■ **DATA**
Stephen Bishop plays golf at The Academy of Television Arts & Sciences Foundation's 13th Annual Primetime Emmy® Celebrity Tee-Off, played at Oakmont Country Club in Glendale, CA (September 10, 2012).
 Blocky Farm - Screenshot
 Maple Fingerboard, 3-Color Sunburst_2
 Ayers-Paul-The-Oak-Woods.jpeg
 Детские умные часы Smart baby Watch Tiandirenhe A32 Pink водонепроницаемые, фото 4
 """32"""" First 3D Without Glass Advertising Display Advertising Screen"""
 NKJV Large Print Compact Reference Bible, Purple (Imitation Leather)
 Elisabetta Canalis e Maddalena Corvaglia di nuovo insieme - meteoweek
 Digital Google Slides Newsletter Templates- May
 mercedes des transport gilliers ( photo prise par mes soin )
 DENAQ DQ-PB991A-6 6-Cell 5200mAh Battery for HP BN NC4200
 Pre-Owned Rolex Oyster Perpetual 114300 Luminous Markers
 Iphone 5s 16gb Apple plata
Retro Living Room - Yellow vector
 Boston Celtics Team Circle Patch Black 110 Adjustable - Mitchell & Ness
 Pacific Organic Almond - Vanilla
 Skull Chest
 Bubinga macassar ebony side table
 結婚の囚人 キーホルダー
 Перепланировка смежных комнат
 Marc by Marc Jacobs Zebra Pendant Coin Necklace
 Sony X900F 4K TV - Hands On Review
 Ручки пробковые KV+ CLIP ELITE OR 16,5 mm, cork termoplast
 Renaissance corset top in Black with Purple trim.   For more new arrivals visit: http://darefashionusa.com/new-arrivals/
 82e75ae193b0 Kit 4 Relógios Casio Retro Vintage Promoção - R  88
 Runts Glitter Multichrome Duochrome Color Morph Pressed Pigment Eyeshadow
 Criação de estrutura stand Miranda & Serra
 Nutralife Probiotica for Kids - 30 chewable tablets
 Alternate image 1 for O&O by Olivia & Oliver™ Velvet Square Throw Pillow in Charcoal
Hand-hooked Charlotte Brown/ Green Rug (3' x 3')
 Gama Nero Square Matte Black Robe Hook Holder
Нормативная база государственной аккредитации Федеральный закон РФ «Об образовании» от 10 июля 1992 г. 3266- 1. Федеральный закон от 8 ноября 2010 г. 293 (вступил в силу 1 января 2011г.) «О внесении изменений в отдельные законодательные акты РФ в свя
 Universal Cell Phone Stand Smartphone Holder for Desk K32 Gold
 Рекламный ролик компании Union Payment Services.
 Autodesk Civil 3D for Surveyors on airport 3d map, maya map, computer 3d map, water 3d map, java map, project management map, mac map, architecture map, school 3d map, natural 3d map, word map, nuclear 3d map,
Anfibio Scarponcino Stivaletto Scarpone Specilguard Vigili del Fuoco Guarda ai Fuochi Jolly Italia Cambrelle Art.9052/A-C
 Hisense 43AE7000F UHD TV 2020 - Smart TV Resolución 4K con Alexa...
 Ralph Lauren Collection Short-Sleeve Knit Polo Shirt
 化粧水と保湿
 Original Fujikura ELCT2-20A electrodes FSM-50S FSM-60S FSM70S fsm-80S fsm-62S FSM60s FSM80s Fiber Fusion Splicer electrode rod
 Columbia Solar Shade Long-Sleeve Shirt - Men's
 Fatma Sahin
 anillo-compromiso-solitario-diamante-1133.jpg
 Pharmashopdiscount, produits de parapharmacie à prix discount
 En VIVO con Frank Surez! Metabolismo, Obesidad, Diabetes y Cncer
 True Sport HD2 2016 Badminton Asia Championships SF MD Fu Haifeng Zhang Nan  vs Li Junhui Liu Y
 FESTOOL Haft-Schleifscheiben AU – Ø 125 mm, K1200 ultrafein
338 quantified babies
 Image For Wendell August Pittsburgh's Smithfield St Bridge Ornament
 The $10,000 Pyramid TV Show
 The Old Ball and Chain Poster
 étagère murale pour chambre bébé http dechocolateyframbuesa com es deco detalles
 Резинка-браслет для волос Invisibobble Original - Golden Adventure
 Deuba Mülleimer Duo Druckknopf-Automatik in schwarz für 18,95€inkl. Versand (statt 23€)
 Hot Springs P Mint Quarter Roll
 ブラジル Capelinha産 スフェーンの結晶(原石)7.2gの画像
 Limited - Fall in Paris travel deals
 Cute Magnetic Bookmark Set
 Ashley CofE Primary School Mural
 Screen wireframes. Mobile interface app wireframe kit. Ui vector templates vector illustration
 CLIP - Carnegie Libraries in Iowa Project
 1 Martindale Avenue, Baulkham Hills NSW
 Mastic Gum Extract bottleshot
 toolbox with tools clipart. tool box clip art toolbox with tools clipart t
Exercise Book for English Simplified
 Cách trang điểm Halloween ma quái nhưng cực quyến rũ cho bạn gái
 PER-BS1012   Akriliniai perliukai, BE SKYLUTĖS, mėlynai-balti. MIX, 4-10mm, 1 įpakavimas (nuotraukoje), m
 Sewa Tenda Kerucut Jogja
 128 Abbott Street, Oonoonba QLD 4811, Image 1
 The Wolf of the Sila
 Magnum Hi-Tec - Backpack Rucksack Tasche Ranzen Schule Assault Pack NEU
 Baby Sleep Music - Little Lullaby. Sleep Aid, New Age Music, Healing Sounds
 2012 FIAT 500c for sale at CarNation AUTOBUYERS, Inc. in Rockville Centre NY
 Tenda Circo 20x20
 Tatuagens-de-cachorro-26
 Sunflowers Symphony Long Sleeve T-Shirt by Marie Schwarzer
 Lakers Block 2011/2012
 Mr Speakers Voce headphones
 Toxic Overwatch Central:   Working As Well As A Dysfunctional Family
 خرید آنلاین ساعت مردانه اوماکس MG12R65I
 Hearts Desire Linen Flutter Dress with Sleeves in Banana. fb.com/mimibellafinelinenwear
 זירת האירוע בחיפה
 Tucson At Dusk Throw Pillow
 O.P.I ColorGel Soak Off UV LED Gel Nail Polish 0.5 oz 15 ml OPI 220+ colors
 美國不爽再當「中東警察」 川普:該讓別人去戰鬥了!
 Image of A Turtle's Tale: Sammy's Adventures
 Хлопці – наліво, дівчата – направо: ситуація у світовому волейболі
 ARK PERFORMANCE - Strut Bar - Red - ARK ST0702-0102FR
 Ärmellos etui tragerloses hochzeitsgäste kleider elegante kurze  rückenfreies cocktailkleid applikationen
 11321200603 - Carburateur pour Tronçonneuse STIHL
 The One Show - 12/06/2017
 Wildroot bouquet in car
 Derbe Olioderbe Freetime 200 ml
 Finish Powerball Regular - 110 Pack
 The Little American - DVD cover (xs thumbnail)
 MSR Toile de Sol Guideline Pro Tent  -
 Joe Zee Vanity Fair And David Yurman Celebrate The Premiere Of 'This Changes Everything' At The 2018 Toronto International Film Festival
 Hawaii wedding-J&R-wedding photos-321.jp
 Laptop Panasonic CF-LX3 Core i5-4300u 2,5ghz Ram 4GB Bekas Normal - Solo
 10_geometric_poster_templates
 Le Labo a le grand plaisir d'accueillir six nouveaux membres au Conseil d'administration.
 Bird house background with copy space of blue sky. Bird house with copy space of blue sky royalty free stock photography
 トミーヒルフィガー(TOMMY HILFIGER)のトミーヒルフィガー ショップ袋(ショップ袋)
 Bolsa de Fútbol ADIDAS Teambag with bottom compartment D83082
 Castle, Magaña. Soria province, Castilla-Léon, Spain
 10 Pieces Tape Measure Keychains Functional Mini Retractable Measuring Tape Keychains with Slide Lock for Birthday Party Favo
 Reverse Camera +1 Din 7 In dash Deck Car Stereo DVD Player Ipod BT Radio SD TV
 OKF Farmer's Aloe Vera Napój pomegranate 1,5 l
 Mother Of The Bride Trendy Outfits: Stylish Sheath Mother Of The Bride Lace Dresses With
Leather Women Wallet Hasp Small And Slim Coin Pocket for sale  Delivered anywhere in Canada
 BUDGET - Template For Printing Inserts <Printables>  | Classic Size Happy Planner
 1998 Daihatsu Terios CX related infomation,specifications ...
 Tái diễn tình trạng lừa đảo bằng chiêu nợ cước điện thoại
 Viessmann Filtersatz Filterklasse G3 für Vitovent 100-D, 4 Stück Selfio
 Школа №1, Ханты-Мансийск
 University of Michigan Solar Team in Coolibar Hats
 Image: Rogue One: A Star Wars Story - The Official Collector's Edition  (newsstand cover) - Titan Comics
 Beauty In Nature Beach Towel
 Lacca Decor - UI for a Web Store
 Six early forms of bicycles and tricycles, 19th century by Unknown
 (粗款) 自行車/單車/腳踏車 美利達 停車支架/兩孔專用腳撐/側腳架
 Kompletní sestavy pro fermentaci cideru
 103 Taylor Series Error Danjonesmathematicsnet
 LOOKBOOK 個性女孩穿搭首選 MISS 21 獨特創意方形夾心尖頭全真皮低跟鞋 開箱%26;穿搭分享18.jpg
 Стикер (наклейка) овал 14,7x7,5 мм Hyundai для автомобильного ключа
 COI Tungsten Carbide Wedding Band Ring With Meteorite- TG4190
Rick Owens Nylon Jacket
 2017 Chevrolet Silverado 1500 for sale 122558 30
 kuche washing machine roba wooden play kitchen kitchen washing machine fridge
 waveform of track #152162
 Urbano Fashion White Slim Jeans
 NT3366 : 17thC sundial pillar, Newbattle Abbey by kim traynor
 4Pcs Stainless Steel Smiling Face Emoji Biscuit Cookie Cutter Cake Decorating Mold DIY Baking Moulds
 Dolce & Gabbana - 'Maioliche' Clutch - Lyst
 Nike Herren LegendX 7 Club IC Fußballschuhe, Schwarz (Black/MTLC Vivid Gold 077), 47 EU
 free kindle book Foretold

■ **YOUR GOAL**
From the material above, set down exactly the lines between the line holding "Six early forms" and the line holding "NT3366 : 17thC", inclusive. Include nothing else.

■ **SOLUTION TO THIS PROBLEM**
 Six early forms of bicycles and tricycles, 19th century by Unknown
 (粗款) 自行車/單車/腳踏車 美利達 停車支架/兩孔專用腳撐/側腳架
 Kompletní sestavy pro fermentaci cideru
 103 Taylor Series Error Danjonesmathematicsnet
 LOOKBOOK 個性女孩穿搭首選 MISS 21 獨特創意方形夾心尖頭全真皮低跟鞋 開箱%26;穿搭分享18.jpg
 Стикер (наклейка) овал 14,7x7,5 мм Hyundai для автомобильного ключа
 COI Tungsten Carbide Wedding Band Ring With Meteorite- TG4190
Rick Owens Nylon Jacket
 2017 Chevrolet Silverado 1500 for sale 122558 30
 kuche washing machine roba wooden play kitchen kitchen washing machine fridge
 waveform of track #152162
 Urbano Fashion White Slim Jeans
 NT3366 : 17thC sundial pillar, Newbattle Abbey by kim traynor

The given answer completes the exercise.